* Task goal:
Answer these questions from the paper detail page below.
(a) What is the title of the session that includes this paper?
(b) When does the engagement session take place?
(c) Which compressor is used on the blocks produced by the transform?

* Supplied passage:
------------------------------
All Dates/Times are Australian Eastern Standard Time (AEST)

Technical Program

Paper Detail

Paper IDD7-S2-T2.3
Paper Title Universal Graph Compression: Stochastic Block Models
Authors Alankrita Bhatt, University of California San Diego, United States; Ziao Wang, University of British Columbia, Canada; Chi Wang, Microsoft Research, Redmond, United States; Lele Wang, University of British Columbia, Canada
Session D7-S2-T2: Compression & Graphs
Chaired Session: Tuesday, 20 July, 22:20 - 22:40
Engagement Session: Tuesday, 20 July, 22:40 - 23:00
Abstract Motivated by the prevalent data science applications of processing large-scale graph data such as social networks, web graphs, and biological networks, as well as the high I/O and communication costs of storing and transmitting such data, this paper investigates universal compression of data appearing in the form of a labeled graph. In particular, we consider a widely used random graph model, stochastic block model (SBM), which captures the clustering effects in social networks. A universal graph compressor is proposed, which achieves the optimal compression rate for a wide family of SBMs with edge probabilities from $O(1)$ to $\Omega(1/n^{2-\e})$ for any $0<\e <1$. Existing universal compression techniques are developed mostly for stationary ergodic one-dimensional sequences with entropy linear in the number of variables. However, the adjacency matrix of SBM has complex two-dimensional correlations and sublinear entropy in the sparse regime. These challenges are alleviated through a carefully designed transform that converts two-dimensional correlated data into almost i.i.d. blocks. The blocks are then compressed by a Krichevsky-Trofimov compressor, whose length analysis is generalized to arbitrarily correlated processes with identical marginals.
------------------------------
* Excerpted records:
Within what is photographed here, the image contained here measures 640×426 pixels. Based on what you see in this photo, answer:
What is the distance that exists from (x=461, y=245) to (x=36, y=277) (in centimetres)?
------------------------------
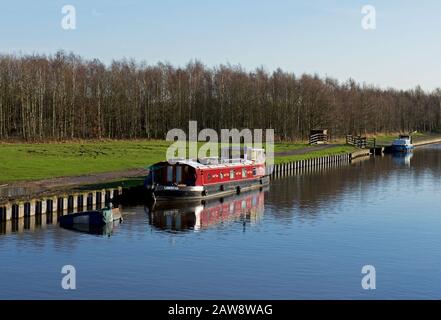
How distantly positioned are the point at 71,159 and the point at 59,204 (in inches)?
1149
------------------------------
* Problem solution:
(a) D7-S2-T2: Compression & Graphs
(b) Tuesday, 20 July, 22:40 - 23:00 (AEST)
(c) A Krichevsky-Trofimov compressor